Training RCM transformer
The results of CATCR-D suggest that our encoder can capture generalized features of epitopes or CDR3-β. We formulated a generative model employing a decoder that utilizes features extracted by the CATCR-D encoder to facilitate the prediction of CDR3 sequences binding to novel epitopes. Previous results suggest that the structural data represented by the RCM contain crucial information about epitope–TCR binding. Given our objective of integrating structural data within the decoder framework of our generative model, a significant challenge arises because the structural data for the target sequence remain undetermined. Therefore, we pretrained the RCMT to estimate the RCM of CDR3-β based on the epitope sequence and its RCM. This approach involves utilizing the feature set outputted by the CATCR-D encoder as input to a linear decoder, which then predicts the RCM for CDR3-β sequences.
The loss of the training and validation sets both decreased with increased epochs during the training process. The training set loss stabilized after 200 epochs. In contrast, the validation set loss stabilized after 300 epochs (Figure 4A). By comparing the RCMT predictions with those labeled by OpenFold, we noted an average discrepancy in the RCMs of 1.695 ± 2.040 Å. Figure 4B shows the average differences between the two prediction methods at each position. The predicted differences in distance at different positions range from 0.010 to 6.195 Å. The distance deviations at positions 12 and 13 are relatively large, while those at other positions are relatively small. Multiple CDR3-β label sequences may exist in the dataset for a given epitope, while the RCMT can output only a single predicted matrix. Subsequently, we analyzed the relationship between the distance distribution of the label matrix at each position and the predicted values of the RCMT. Figure 4C shows the results for three epitopes with many paired CDR3-β label data (external test). The distances predicted by the RCMT are close to the median value of the label distance set at most positions, indicating that the RCMT can reflect the landscapes of the corresponding CDR3-β structure through the epitope sequence and structure.
Generator for predicting CDR3-β sequences that bind to a given epitope
We previously trained an encoder and an RCMT leveraging both the sequence and epitope structural information. Subsequently, we designed a generative model, CATCR-G, integrating the pretrained weights to facilitate the prediction of binding CDR3-β sequences for a given epitope. This approach involves utilizing a transformer decoder to generate CDR3-β predictions, formulated on the combined input from the epitope encoder and the RCM, as produced by the RCMT. The predicted CDR3-β sequence, the epitope sequence and structural data are then fed into the pretrained discriminator to refine the generator loss using the discriminator loss. During training, we froze the weights of the encoder and RCMT to preserve their pretrained states.
────────────────────────────────────────
• [What to work on]
(a) List every figure panel that the passage on training the RCM transformer and the CATCR-G generator cites.
(b) From the passage on training the RCM transformer and the CATCR-G generator, reproduce the text between "Generator for predicting" and "their pretrained states.", inclusive.
────────────────────────────────────────
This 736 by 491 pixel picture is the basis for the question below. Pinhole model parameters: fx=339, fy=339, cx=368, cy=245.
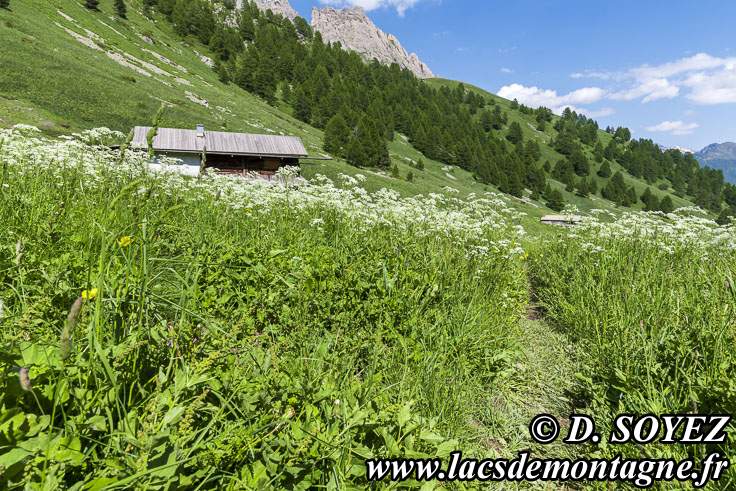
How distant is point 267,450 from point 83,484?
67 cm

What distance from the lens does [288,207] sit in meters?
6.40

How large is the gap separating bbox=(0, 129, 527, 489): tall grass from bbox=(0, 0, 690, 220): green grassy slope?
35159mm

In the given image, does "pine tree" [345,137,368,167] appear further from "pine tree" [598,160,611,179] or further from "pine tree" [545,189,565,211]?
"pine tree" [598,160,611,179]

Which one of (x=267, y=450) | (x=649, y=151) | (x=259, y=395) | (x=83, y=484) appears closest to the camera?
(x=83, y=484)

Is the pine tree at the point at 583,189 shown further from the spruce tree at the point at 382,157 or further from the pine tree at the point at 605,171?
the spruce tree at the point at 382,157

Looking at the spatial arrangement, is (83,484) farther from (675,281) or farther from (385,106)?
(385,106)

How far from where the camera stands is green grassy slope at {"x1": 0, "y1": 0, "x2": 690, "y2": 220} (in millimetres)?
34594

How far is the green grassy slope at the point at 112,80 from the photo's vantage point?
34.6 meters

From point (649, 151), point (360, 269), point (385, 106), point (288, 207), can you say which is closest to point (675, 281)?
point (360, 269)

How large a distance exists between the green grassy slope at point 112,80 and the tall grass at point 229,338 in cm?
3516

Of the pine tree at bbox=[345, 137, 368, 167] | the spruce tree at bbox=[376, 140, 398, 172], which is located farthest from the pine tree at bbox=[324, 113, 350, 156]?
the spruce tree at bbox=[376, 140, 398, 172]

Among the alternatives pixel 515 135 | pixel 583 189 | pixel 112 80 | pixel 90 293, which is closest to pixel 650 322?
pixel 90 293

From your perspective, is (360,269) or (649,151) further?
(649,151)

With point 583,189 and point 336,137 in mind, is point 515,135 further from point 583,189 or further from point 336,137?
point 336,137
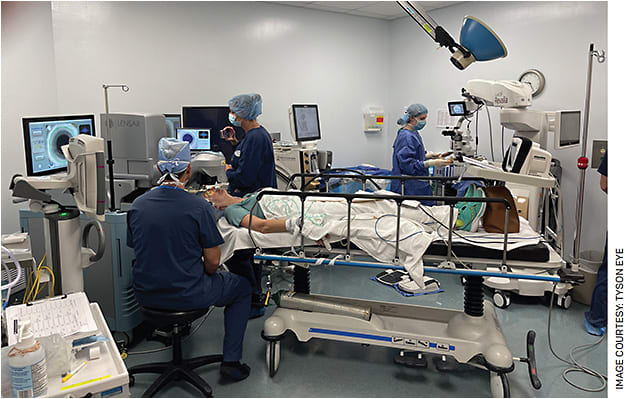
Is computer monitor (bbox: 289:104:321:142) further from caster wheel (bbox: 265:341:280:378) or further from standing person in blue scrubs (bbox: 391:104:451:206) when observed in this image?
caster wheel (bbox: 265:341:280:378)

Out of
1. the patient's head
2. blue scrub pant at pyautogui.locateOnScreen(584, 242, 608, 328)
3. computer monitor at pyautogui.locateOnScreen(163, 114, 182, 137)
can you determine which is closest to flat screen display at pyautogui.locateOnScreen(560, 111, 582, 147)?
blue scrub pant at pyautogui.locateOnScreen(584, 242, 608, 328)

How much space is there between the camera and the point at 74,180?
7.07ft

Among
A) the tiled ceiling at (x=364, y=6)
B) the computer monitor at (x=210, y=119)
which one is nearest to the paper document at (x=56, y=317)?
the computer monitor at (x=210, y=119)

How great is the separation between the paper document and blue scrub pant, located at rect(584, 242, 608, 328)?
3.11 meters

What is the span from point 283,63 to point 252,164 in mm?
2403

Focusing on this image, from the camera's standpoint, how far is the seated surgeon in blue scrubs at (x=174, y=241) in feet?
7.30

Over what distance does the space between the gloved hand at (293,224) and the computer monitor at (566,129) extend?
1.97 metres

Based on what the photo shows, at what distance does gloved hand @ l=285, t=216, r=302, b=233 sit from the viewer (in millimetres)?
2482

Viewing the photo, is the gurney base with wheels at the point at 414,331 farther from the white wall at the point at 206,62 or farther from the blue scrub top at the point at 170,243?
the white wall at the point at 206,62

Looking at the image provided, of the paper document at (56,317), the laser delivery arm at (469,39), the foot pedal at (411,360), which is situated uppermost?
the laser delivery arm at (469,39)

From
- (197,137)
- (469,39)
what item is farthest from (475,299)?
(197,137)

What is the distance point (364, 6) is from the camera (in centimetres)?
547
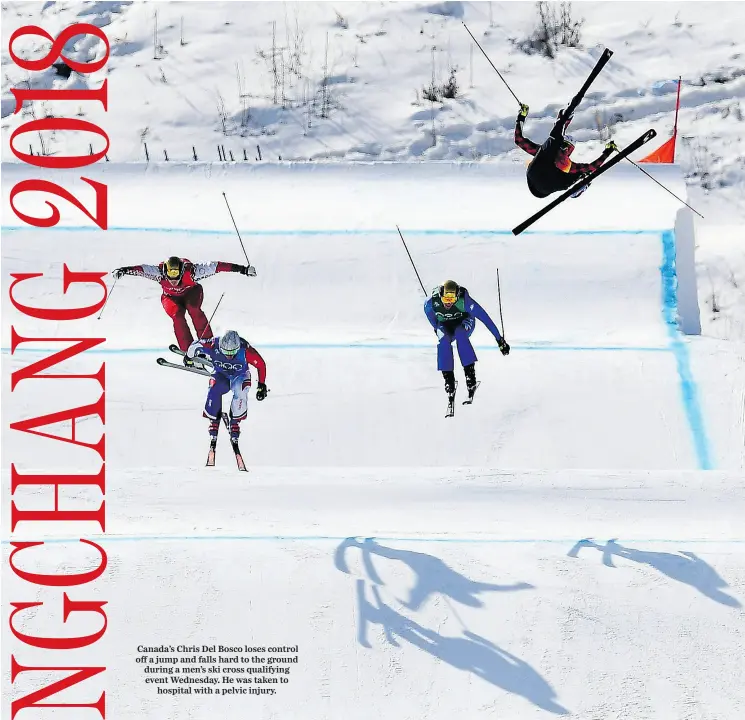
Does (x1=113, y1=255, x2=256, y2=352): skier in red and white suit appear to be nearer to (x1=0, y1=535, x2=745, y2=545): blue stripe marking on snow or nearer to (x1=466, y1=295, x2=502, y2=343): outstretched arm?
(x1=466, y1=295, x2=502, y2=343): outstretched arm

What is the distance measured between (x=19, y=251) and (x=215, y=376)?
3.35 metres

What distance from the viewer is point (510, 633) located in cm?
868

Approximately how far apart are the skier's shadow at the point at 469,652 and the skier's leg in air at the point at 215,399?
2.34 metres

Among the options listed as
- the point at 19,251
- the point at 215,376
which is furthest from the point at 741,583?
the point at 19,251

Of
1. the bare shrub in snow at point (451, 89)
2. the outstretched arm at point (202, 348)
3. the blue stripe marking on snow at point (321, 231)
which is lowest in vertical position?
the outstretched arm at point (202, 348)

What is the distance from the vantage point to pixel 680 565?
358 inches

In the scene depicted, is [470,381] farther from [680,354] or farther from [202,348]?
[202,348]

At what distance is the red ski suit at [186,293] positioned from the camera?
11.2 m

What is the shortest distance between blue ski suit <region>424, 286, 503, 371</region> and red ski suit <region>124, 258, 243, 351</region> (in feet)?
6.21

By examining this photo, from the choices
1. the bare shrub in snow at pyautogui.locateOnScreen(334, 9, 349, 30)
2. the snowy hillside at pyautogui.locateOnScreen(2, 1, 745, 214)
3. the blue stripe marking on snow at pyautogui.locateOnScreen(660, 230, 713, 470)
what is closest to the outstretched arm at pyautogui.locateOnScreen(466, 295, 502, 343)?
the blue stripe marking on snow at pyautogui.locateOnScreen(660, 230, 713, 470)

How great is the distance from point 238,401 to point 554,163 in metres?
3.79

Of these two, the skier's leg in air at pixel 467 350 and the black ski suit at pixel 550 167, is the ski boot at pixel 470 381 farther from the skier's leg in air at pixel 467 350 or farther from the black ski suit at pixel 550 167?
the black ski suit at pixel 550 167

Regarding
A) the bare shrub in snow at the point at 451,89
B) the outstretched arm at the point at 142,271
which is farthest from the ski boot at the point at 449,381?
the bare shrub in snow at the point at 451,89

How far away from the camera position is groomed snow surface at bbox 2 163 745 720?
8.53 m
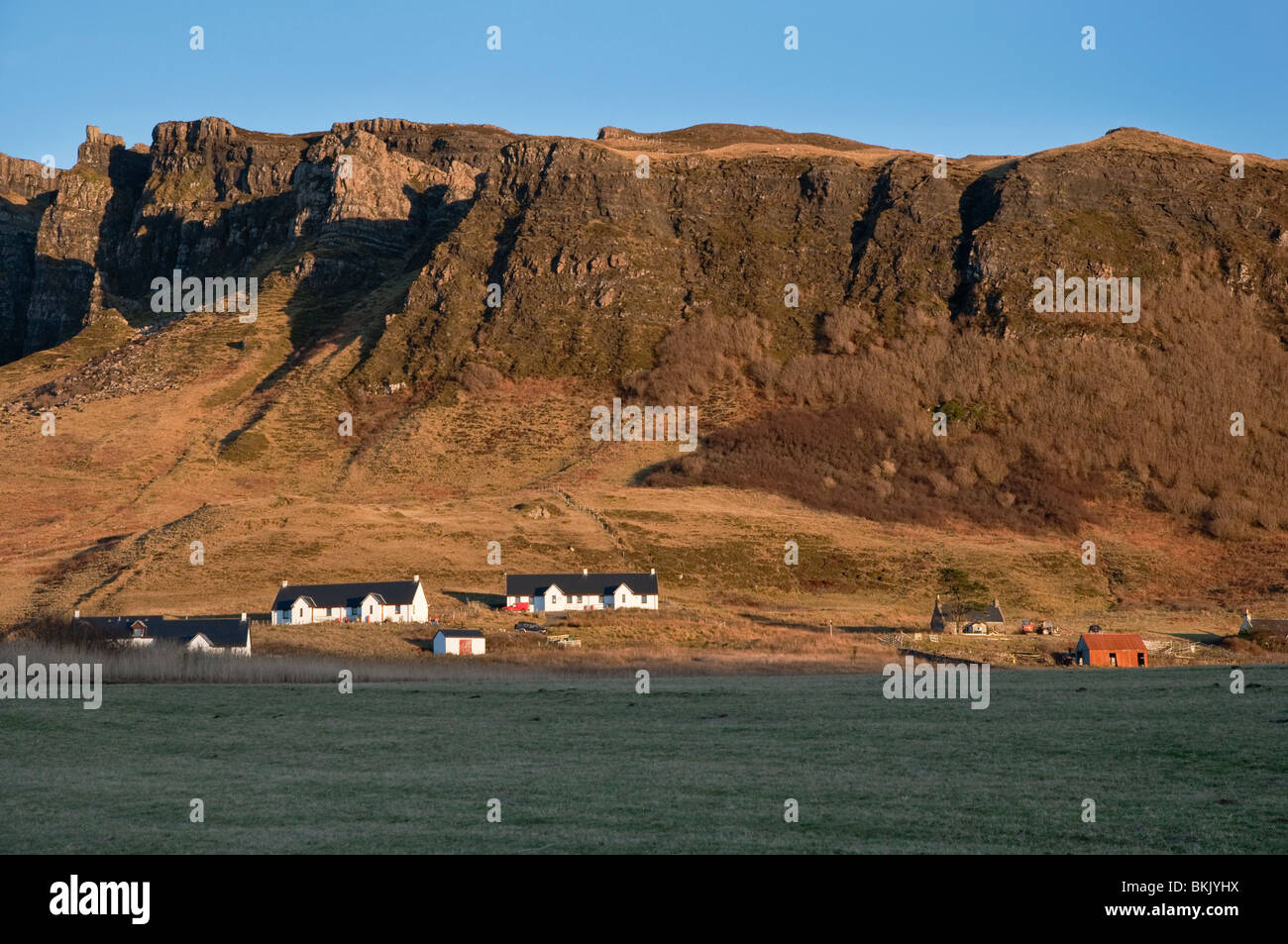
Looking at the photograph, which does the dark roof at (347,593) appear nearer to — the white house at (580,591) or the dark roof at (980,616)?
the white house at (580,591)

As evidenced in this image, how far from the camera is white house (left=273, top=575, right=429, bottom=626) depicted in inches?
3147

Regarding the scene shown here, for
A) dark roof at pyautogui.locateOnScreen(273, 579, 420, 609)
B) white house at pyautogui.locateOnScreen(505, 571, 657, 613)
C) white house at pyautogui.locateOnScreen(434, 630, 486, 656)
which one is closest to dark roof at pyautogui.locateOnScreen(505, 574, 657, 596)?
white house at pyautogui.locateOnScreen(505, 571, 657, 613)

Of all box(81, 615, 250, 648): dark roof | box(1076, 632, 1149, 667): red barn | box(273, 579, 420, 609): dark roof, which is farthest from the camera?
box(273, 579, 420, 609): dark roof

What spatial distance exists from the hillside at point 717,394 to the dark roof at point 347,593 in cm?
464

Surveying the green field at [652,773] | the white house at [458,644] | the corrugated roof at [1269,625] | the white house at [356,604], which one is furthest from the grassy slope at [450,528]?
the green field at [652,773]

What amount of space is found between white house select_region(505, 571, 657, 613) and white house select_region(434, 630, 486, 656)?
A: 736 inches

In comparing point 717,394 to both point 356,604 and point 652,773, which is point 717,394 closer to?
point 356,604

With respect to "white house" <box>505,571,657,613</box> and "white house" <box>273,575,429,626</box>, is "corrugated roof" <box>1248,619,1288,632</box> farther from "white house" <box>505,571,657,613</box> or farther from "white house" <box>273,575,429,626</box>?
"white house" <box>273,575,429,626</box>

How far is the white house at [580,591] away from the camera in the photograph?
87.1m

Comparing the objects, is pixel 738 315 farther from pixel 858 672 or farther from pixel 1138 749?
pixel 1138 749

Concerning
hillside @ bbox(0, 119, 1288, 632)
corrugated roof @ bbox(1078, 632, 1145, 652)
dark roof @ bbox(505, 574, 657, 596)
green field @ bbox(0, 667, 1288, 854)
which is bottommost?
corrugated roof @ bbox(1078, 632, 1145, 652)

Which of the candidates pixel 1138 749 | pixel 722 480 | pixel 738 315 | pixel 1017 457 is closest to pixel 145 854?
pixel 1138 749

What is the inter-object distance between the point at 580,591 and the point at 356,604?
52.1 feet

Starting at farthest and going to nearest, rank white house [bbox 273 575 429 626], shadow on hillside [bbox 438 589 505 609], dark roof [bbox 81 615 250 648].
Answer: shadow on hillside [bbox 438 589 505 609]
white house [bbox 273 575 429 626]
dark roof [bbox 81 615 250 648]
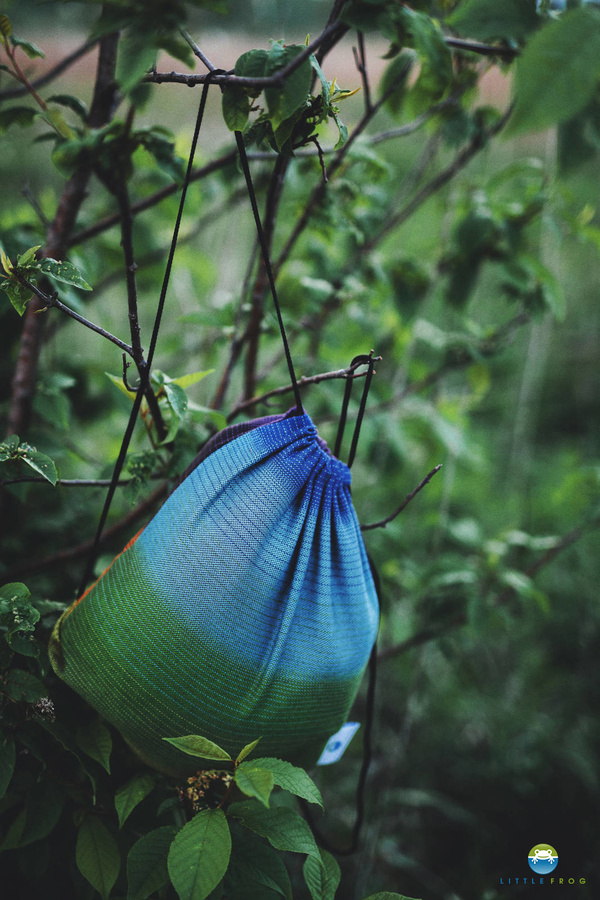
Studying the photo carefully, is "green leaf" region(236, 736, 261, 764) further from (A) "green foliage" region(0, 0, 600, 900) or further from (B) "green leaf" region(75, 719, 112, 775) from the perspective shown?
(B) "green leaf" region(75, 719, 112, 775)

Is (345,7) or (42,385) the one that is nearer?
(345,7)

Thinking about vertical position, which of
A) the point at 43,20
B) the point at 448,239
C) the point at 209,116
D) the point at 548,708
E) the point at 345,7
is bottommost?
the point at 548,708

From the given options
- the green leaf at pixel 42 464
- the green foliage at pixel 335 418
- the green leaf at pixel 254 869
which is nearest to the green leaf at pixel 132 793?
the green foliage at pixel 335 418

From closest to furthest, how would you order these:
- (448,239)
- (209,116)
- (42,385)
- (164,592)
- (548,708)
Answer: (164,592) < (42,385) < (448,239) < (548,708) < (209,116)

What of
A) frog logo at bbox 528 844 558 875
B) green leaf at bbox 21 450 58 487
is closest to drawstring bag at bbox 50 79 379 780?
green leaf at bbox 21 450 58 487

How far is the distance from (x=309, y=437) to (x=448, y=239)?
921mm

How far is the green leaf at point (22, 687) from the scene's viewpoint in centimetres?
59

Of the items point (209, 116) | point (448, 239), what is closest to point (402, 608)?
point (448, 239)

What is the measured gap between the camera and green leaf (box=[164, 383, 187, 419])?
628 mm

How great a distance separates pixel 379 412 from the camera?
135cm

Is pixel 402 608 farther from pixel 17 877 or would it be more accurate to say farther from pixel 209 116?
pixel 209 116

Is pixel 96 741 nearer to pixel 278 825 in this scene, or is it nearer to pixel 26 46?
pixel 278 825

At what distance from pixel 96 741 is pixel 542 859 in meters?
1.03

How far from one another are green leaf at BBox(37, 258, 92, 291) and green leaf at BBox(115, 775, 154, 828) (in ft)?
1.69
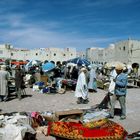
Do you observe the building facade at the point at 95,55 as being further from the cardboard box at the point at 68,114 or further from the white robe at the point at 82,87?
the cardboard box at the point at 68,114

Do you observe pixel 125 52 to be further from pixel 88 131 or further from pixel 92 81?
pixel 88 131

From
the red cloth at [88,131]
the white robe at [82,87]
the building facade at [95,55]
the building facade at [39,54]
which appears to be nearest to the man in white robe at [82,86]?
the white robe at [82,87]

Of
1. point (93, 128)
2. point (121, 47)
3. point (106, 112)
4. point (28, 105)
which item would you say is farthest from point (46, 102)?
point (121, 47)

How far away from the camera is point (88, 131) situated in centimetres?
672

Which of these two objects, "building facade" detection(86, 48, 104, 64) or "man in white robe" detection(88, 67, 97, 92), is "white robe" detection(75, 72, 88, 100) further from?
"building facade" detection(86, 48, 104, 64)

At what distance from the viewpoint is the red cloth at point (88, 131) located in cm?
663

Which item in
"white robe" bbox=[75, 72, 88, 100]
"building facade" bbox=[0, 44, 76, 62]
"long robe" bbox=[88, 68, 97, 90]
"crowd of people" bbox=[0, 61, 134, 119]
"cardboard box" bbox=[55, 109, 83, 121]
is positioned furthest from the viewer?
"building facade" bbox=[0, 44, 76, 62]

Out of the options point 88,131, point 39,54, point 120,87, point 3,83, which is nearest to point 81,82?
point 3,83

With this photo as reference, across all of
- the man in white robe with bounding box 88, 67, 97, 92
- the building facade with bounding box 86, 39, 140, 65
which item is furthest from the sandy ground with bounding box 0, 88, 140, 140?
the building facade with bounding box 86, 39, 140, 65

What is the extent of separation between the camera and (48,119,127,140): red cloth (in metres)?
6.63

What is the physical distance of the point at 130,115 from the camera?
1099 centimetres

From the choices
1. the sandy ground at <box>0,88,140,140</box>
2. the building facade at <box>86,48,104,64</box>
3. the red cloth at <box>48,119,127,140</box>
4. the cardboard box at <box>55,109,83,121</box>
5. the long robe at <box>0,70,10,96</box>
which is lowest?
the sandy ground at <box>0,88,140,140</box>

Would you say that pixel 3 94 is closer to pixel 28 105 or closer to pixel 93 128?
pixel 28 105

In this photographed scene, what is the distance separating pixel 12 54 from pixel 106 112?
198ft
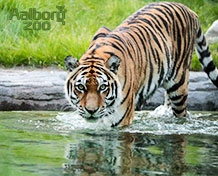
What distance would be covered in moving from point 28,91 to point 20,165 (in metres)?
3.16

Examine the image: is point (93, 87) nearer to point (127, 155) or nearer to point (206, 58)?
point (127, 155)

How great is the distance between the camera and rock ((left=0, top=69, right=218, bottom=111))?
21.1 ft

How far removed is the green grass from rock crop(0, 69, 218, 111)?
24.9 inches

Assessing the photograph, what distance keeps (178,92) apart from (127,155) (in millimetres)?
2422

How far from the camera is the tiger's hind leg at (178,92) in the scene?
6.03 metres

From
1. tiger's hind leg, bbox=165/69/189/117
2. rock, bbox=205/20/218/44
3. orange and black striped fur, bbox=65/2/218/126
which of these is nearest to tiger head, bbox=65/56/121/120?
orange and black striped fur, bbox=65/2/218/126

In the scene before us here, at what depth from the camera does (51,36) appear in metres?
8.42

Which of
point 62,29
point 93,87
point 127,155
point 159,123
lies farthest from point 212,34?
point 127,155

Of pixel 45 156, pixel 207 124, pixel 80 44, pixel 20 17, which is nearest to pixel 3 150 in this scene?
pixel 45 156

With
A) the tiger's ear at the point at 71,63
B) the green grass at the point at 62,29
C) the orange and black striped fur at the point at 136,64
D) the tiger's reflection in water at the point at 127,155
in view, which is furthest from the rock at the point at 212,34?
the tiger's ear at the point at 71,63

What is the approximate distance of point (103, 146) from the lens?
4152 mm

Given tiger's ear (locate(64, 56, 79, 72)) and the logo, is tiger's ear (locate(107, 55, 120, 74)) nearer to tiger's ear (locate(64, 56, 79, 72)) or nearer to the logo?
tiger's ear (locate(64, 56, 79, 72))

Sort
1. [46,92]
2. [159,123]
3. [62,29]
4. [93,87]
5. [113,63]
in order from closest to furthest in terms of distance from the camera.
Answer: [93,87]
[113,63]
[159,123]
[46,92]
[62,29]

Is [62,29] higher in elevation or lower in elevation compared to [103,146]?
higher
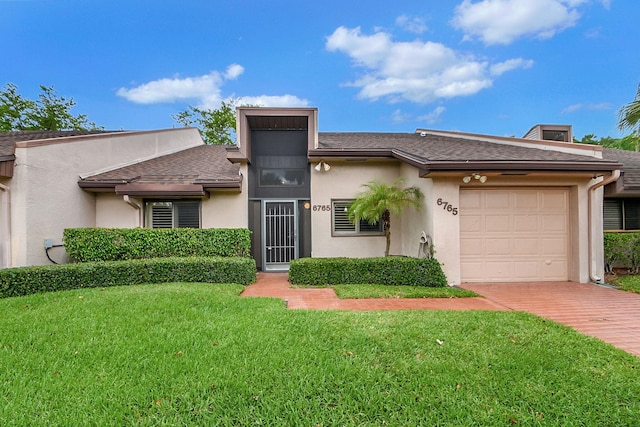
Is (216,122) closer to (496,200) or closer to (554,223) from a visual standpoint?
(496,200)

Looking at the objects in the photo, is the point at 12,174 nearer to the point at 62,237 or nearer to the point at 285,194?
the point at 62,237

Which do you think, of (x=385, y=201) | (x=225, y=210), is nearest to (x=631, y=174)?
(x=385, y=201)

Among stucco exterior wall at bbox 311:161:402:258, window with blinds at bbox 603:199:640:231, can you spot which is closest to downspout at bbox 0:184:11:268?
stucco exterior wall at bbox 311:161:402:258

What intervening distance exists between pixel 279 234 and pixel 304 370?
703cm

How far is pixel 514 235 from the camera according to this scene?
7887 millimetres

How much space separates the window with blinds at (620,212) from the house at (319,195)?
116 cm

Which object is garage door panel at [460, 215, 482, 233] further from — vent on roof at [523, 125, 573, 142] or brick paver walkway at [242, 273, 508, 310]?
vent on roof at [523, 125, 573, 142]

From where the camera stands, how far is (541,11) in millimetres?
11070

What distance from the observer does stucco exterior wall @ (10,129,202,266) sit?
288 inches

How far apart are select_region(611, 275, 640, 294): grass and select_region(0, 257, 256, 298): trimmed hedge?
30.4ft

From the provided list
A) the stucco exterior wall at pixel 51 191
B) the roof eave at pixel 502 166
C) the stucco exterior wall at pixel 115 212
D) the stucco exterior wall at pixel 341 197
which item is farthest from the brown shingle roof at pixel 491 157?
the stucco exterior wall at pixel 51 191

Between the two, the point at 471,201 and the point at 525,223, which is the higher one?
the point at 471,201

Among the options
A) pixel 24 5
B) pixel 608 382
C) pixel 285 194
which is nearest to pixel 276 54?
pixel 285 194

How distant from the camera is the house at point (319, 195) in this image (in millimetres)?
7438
────────────────────────────────────────
• [Written answers]
(a) Figure 4A, Figure 4B, Figure 4C

(b)
Generator for predicting CDR3-β sequences that bind to a given epitope
We previously trained an encoder and an RCMT leveraging both the sequence and epitope structural information. Subsequently, we designed a generative model, CATCR-G, integrating the pretrained weights to facilitate the prediction of binding CDR3-β sequences for a given epitope. This approach involves utilizing a transformer decoder to generate CDR3-β predictions, formulated on the combined input from the epitope encoder and the RCM, as produced by the RCMT. The predicted CDR3-β sequence, the epitope sequence and structural data are then fed into the pretrained discriminator to refine the generator loss using the discriminator loss. During training, we froze the weights of the encoder and RCMT to preserve their pretrained states.